Dress-up turns deadly. . .
When Cassie’s best friend, Aisha, disappears during a school hike, Cassie sets off with Aisha’s boyfriend Ethan and their best friend Lacey, determined to find her. But the mist-enshrouded mountains hold many secrets, and what the three teens discover is far more disturbing than any of them imagined: beneath a rundown mansion in the woods lies an underground cavern full of life-size toys and kidnapped girls forced to dress as dolls.
Even as Cassie desperately tries to escape the Dollhouse, she finds herself torn between her forbidden feelings for Ethan, and her intense, instinctive attraction to The Provider, a man Cassie swears she has known before…
Because Cassie’s capture wasn’t accidental, and the Dollhouse is more than just a prison where her deepest fears come true—it’s a portal for the powers of darkness. And Cassie may be the only one who can stop it.
Kindle Edition, 205 pages
Published May 20th 2014 by The Studio, a Paper Lantern Lit imprint(info grabbed from GoodReads)
The Dollhouse, a young adult horror set Down Under, begins with Ethan, Cassie's best friend's boyfriend, bursting through her bedroom window in the middle of the night. This is an awkward dream come true for Cassie, as she has been pining over Ethan for over a year, but he is her best friend's boyfriend. Her missing best friend's boyfriend. Ethan has decided to pop in on Cassie to let her know the cops are after him and that he didn't do it even though there may be evidence that indicates otherwise. He informs her that he is running into the woods to avoid being arrested. Cassie and her friend Lacey decide to chase after Ethan, the boy who may or may not have murdered Aisha, and help find Aisha (their missing friend). Cassie has lingering guilt over crushing on Aisha's boyfriend and feels that she is responsible for Aisha running off, which serves as her motivation to run into the forest that three other girls have disappeared without a trace into. Mayhem ensues.
So, I think I made it clear in my synopsis that these teens don't make the brightest of decisions. It felt like the author had to dumb her characters down to get them into a horrific situation. Which isn't anything new, unless you missed the slasher flick bonanza of the 1990's. I love horror and especially so when it's creepy. The Dollhouse promises that and so much more in the blurb, but it doesn't really deliver.

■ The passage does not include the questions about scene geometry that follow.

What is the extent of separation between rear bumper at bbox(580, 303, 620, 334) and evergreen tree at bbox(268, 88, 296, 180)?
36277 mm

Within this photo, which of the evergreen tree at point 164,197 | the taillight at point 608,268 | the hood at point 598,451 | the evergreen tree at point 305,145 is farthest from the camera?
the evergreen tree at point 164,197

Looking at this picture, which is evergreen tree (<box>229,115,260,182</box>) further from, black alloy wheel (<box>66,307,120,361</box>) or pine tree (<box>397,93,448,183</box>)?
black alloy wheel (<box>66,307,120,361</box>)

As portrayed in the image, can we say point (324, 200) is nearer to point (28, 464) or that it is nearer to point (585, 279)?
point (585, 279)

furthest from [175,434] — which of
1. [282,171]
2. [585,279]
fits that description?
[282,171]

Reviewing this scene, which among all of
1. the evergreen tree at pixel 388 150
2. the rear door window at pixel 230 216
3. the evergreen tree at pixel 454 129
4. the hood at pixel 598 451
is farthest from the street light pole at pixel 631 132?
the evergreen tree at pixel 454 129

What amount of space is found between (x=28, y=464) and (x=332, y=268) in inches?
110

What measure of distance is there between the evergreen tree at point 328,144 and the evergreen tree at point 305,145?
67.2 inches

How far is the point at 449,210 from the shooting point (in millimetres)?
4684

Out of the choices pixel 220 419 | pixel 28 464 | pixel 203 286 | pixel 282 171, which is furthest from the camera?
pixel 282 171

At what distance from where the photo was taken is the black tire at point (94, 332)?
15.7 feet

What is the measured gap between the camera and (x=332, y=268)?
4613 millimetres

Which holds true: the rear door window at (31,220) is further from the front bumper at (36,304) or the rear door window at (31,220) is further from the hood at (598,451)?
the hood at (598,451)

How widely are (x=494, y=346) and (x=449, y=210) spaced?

It's hard to be horrified when you can't stop thinking about how all of this nonsense could have been prevented. I mean, really, your friend just disappeared into the woods and you go breaking and entering into a creepy mansion? That just screams, "Murder me." Darwin award goes to Cassie.
The biggest problem for me, however, is the writing. It is what I have decided to call green writing -- it needs to ripen on the vine a bit. Or be breaded and deep fried. Anyway, the pacing of the novel was all over the place. It's fast, it's faster, it's normal; The Dollhouse was like being on a possessed treadmill with all it's stopping and going. The story starts off in a rush with Ethan busting in through the window and promptly delivering an info dump. Half the plot and all the build up between characters happens before the novel even begins. While I appreciate the different approach, it really destroys any chance to get attached to the characters. Along with the rushed beginning, there is an info dump every couple pages in the first couple chapters to make up for the lost beginning. Where could have been build up, world building, and character development, we get a rush into a haphazard romp in a creepy house.
The ideas of The Dollhouse really stuck out to me as I love all things messed up and creepy. I was hoping to be shocked and horrified, but that just didn't really happen. Reading the Dollhouse is like watching a bad slasher flick in slow motion, but with a lot less blood and entertainment. I really just wanted to shake the main character until she got some sense and went home, forgetting about her self-rightous journey into the woods to find her friend.